In network service programs, the state variable annotation API can be used to annotate state variables at both the definition of global variables and the declaration of structure member variables (Listing 3). This API-based manual annotation could allow the users to avoid the redundant variables brought by the false positives from the static analysis and construct a state model with appropriate granularity in the fuzzing process.

4.3.3 Annotation Parsing.

After completing the manual annotation, NSFuzz would parse these annotations to generate the output for instrumentation. For all I/O synchronization points marked by _NSFUZZ_SYNC in the code, the annotation parsing engine would output the location of I/O synchronization points in the source code. As for all variables marked by _NSFUZZ_STATE, the annotation parsing engine would assign a unique string ID for each variable and outputs the ID list.

_Directive 1_.
Quote the passage on NSFuzz annotations from "In network service" up to and including "4.3.3 Annotation Parsing.".
_Directive 2_.
Write a continuation of the passage on NSFuzz annotations, picking up after its final sentence.

_Stored data_.
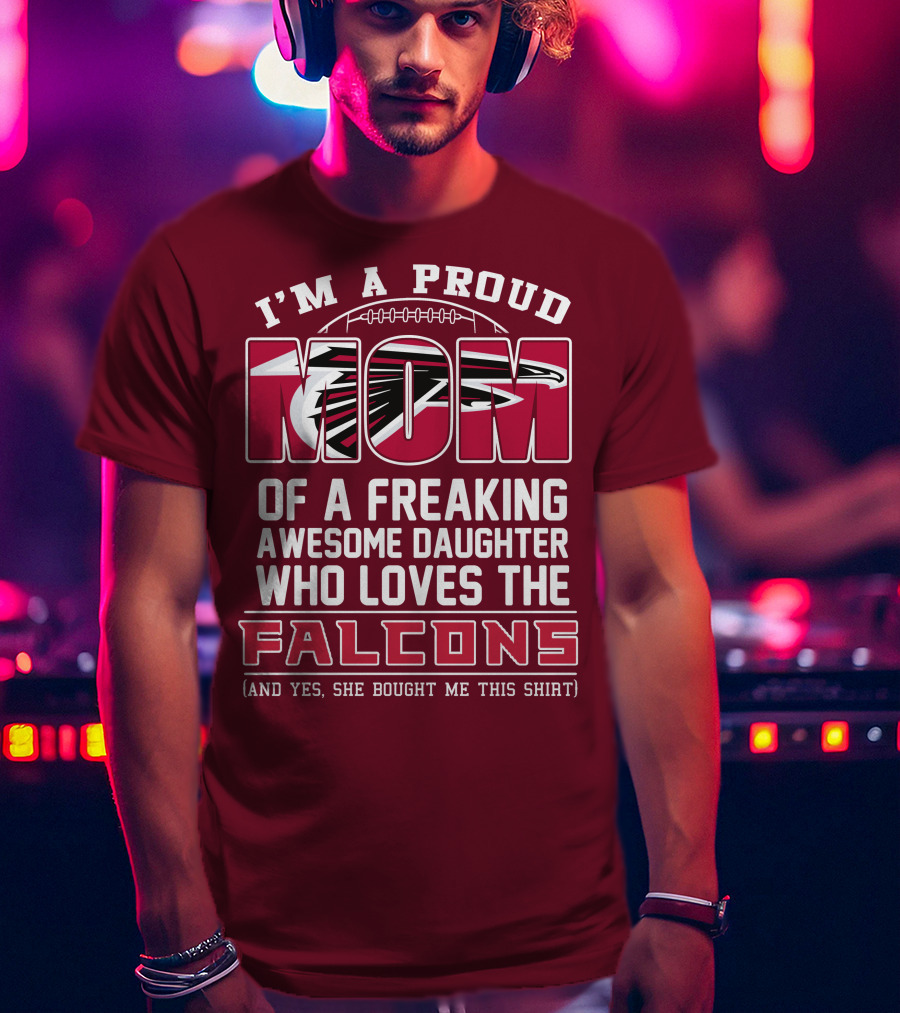 I'm A Proud Mom Of A Freaking Awesome Daughter Who Loves The Falcons (And Yes She Bought Me This Shirt) T-Shirt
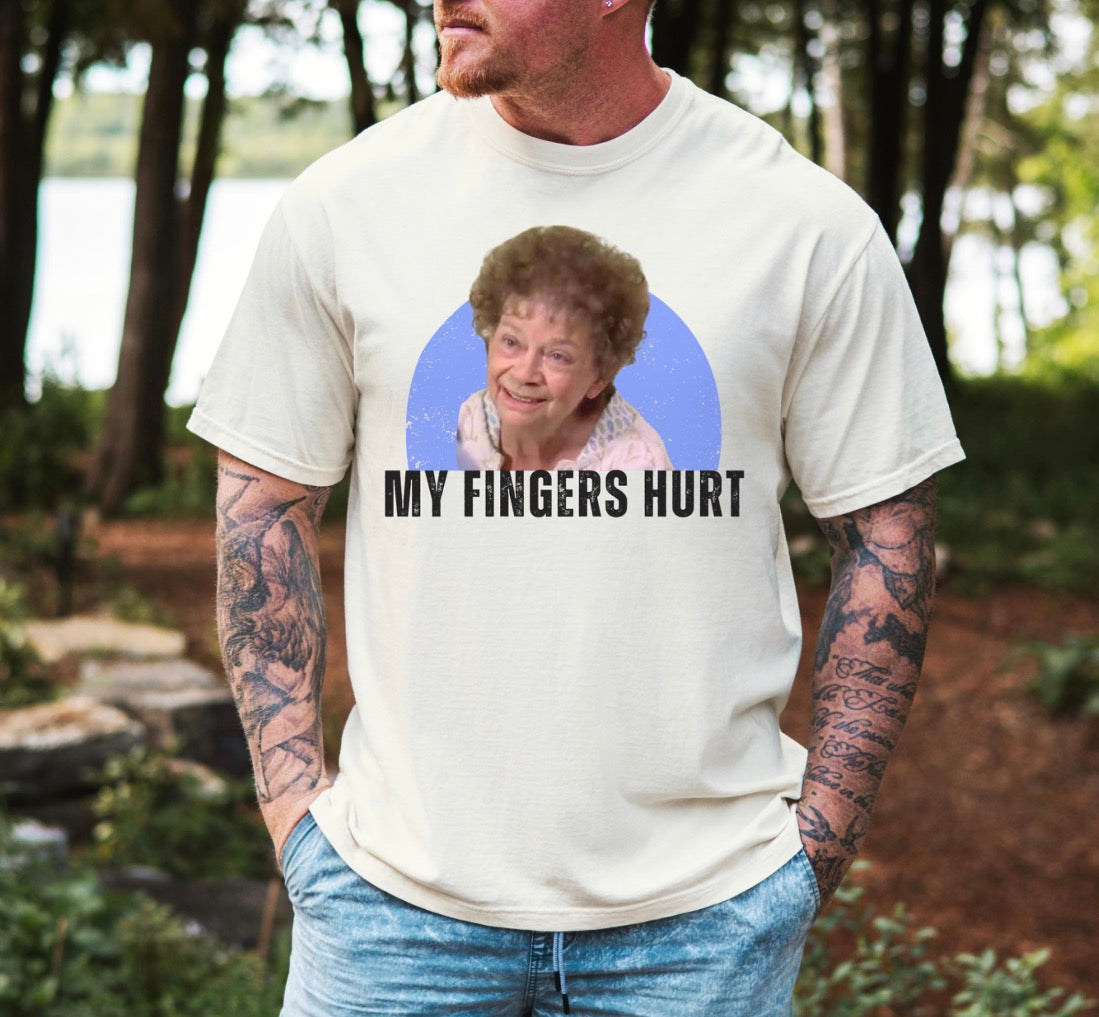 My Fingers Hurt Tshirt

_Final answer 1_.
In network service programs, the state variable annotation API can be used to annotate state variables at both the definition of global variables and the declaration of structure member variables (Listing 3). This API-based manual annotation could allow the users to avoid the redundant variables brought by the false positives from the static analysis and construct a state model with appropriate granularity in the fuzzing process.

4.3.3 Annotation Parsing.

_Final answer 2_.
4.4 Compile-Time Instrumentation

After obtaining the I/O synchronization points and list of state variables through static analysis and annotation API, NSFuzz performs two types of instrumentation on the target network service at compile time. On the one hand, NSFuzz inserts a raise (SIGSTOP) statement at I/O synchronization points. Hence, the SUT could raise signal feedback to the fuzzer after each request message has been processed to indicate that it is ready for receiving the following request message. On the other hand, to pass the service state to the fuzzer engine in real time, NSFuzz instruments the STORE operation of each state variable. Each time any state variable is written, the service would use the new value to update its corresponding item in the state-related memory shared between the SUT and the fuzzer. To distinguish it from the shared memory that records code coverage, we denote the shared memory that records state information as shared_state. The specific state mapping method is as follows:

\begin{equation} shared\_state[hash(var\_id)] = cur\_store\_val. \end{equation}

(1)

NSFuzz hashes the unique string ID (var_id) of each state variable and uses the hash result as an index. Then, it updates the shared_state with the new stored value of each state variable during fuzzing in the corresponding region. After the compilation, NSFuzz has generated the instrumented program as the final SUT for real fuzzing.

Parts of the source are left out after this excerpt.